We turned on the anomaly detection layer for every Nautilus customer on April 1st. Here are five real incidents it surfaced, anonymized but otherwise unmodified.

We turned on the anomaly detection layer for all customers on April 1st. The feature is what it sounds like: a model that watches the stream of scans, counts, voice events, and movements in your warehouse, and flags patterns that look unusual.

We were curious what it would actually catch. The team had spent months on the model and we had a long list of theoretical anomalies we'd designed for, but theory is theory. Here are five real things it surfaced in the first month, anonymized but otherwise unmodified. None of these were in our list of design cases.

One. The unproductive scanning

First customer, large auto parts distributor. Day three of the feature being live, we get a note from their warehouse manager: their early-morning shift had been scanning the same SKU 47 times in 8 minutes. The anomaly system flagged it as "repeat-scan well above normal distribution." On its own, that's not necessarily a problem; sometimes operators scan things repeatedly during a difficult count.

The manager investigated. The operator had been scanning the same item over and over to inflate a "scans per hour" metric that their previous manager had set as a productivity KPI. The current manager hadn't even known the metric existed. It came up in the conversation that followed.

We didn't design the system to detect gaming of productivity metrics, but in retrospect we should have expected it. Anywhere there's a number a person is measured by, there are operators figuring out how to make the number go up without doing more work. The model didn't flag "this person is gaming a metric." It flagged "this scan pattern is statistically improbable under normal operations." The interpretation was the manager's.

Two. The late-night adjustment

Second customer, mid-sized 3PL. At 2:47 in the morning, an inventory adjustment of -120 units of a high-value SKU was entered by a user account with administrator permissions. The model flagged it on two dimensions: time of day was outside the user's typical activity window, and the magnitude was 4 standard deviations above their average adjustment size.

It turned out to be legitimate. The user was an operations manager who was in the building doing a late-night audit before a quarterly review. The adjustment reflected a known but unreported shrinkage that they were finally writing down in the books.

But: it could have been theft. And the fact that it took a model to surface this for review, rather than a human noticing it the next morning during a 30-second glance at the activity log, is the point. The 30-second glance doesn't happen reliably. The model flag does.

The customer has since used the same pattern to set up explicit review requirements for after-hours adjustments above a threshold. We didn't build that workflow; they built it themselves on top of our alert. Good outcome.
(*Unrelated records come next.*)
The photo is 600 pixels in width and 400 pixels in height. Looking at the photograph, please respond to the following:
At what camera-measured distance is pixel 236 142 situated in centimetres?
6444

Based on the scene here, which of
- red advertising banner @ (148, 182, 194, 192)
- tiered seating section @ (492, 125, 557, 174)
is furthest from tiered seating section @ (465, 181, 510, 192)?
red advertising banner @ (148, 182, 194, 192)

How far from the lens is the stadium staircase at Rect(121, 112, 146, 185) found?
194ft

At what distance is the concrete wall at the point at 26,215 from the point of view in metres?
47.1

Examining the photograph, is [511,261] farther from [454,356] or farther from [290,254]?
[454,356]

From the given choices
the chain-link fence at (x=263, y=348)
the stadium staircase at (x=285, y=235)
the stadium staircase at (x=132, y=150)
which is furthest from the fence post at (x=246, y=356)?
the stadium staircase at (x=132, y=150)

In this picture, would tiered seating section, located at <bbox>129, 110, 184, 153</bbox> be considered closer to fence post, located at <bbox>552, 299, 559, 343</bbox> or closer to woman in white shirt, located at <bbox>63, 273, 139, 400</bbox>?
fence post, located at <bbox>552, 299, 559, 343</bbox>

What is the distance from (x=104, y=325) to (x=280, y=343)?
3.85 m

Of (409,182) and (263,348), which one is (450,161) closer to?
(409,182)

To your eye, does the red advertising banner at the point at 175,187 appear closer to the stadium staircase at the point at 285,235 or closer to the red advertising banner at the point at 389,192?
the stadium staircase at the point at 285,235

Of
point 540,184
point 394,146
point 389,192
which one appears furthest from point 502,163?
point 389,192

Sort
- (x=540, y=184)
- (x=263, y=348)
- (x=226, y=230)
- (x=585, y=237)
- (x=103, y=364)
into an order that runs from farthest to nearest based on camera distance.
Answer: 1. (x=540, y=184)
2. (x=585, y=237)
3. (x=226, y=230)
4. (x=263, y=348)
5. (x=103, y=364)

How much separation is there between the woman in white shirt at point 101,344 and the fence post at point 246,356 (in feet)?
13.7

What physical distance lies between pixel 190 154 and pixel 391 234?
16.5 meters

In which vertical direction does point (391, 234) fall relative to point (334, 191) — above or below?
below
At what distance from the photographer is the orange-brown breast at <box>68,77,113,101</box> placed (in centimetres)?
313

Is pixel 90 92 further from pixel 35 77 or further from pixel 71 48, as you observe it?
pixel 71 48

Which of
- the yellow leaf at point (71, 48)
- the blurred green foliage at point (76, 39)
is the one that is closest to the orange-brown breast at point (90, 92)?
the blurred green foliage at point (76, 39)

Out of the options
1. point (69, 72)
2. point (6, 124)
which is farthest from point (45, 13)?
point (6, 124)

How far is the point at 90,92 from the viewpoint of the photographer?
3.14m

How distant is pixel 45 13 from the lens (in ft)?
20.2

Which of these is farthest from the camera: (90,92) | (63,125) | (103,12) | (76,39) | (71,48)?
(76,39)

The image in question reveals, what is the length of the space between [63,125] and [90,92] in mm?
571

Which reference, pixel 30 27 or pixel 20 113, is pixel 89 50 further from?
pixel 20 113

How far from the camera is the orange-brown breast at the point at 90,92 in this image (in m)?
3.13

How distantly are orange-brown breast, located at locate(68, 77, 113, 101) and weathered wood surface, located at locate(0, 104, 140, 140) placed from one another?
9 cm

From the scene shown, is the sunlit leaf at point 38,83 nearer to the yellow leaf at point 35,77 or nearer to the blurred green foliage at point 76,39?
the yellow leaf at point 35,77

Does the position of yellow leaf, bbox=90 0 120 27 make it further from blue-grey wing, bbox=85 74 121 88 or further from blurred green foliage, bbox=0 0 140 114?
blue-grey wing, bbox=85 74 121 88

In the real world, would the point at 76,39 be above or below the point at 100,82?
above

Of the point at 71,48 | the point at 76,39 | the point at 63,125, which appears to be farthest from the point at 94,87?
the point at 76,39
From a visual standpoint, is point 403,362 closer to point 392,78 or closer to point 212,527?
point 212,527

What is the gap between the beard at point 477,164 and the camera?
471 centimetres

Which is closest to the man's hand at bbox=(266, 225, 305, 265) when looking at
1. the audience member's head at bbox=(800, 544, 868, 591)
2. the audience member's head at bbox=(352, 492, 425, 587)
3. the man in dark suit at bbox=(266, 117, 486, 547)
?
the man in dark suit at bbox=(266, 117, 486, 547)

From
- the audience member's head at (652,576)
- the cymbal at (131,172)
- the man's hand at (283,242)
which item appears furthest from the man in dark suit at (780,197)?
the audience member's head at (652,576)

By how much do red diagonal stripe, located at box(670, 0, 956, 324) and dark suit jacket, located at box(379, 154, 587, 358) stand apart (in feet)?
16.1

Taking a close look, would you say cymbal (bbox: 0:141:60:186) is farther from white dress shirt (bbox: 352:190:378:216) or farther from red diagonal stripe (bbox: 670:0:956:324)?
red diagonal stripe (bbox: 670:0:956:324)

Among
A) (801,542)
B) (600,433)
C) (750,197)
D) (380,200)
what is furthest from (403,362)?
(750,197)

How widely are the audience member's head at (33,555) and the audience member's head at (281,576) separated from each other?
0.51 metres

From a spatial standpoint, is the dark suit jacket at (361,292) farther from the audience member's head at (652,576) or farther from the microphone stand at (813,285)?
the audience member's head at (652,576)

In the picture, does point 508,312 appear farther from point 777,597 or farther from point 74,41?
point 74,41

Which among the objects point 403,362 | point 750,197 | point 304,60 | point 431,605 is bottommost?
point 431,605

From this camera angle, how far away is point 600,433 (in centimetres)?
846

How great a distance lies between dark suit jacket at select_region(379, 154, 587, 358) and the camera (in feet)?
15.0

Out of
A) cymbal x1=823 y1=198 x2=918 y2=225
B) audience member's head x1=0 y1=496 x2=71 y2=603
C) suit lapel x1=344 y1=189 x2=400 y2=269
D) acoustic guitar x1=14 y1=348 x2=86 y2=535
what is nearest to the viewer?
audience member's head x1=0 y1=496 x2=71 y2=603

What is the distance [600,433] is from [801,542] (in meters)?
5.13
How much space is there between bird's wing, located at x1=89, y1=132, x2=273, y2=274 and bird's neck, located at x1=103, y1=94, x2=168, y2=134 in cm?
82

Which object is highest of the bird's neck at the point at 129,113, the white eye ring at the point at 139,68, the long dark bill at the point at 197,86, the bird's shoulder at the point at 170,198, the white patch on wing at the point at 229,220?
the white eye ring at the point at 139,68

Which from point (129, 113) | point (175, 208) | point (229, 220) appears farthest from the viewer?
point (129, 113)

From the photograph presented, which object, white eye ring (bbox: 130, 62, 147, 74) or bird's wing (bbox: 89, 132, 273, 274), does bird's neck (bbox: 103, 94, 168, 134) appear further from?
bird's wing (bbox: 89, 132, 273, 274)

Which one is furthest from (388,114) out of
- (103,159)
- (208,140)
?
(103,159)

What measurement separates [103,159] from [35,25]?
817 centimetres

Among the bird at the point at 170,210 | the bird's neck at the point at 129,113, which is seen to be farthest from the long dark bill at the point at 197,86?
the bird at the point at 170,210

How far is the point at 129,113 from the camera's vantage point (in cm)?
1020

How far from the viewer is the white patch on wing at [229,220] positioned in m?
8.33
Three. The vendor mislabel

Third customer, electronics distributor. They were receiving a shipment from a Chinese supplier whose labels had been mostly fine for two years. The anomaly system flagged that the SKUs being received didn't match the SKUs on the corresponding purchase order. Not by a wide margin: three SKUs out of 80 were off by one in their internal coding.

On investigation, the supplier had updated their internal SKU scheme three weeks earlier and shifted three digit codes. The labels were correctly printed against the new scheme, but the receiving operator was treating the codes as if they were the old scheme. About 12 units of a $200 line item had already been receipted to the wrong SKU.

The receiving operator wasn't doing anything wrong. They had been receiving from this vendor for years and the scheme had been stable. The anomaly detector noticed the mismatch in pattern and flagged it for review before more inventory got misallocated.

We talked to the supplier afterward, with the customer's permission. The supplier had emailed about the SKU scheme change but the email had gone to a procurement inbox that no one was actively monitoring. This is depressingly common. The model can't prevent a missed email, but it can catch the consequences before they spread.

Four. The avoided coworker

Fourth customer, apparel. The model flagged that one specific operator had picked exclusively from aisles 1 through 8 over a six-week stretch, despite being trained on the entire warehouse and being included in pick assignments across the floor. Picker assignment is supposed to come from the optimizer, which spreads work across operators based on workload and skill, but this one operator's actual completed picks didn't match what the optimizer was assigning to them.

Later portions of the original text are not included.